Supplied information —

● ● ●

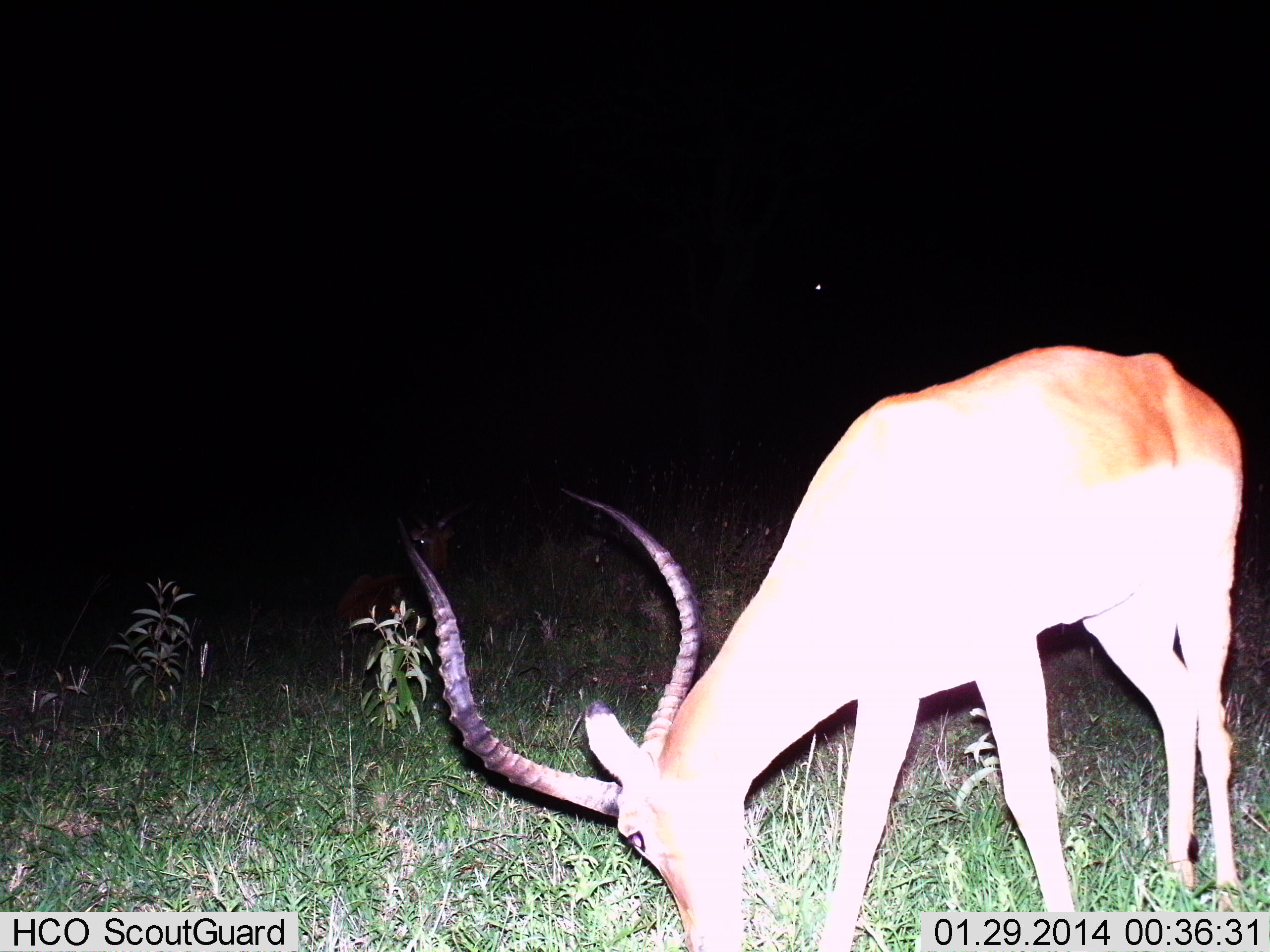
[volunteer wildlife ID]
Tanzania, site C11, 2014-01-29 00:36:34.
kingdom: Animalia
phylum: Chordata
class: Mammalia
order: Artiodactyla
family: Bovidae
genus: Aepyceros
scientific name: Aepyceros melampus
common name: impala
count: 1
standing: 0%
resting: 18%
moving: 0%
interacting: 0%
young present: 0%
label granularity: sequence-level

● ● ●

Problem statement —
Every line from the one that has "kingdom: Animalia" down to the last line above must be written out exactly, with both ends included and nothing else.

Written answer —
kingdom: Animalia
phylum: Chordata
class: Mammalia
order: Artiodactyla
family: Bovidae
genus: Aepyceros
scientific name: Aepyceros melampus
common name: impala
count: 1
standing: 0%
resting: 18%
moving: 0%
interacting: 0%
young present: 0%
label granularity: sequence-level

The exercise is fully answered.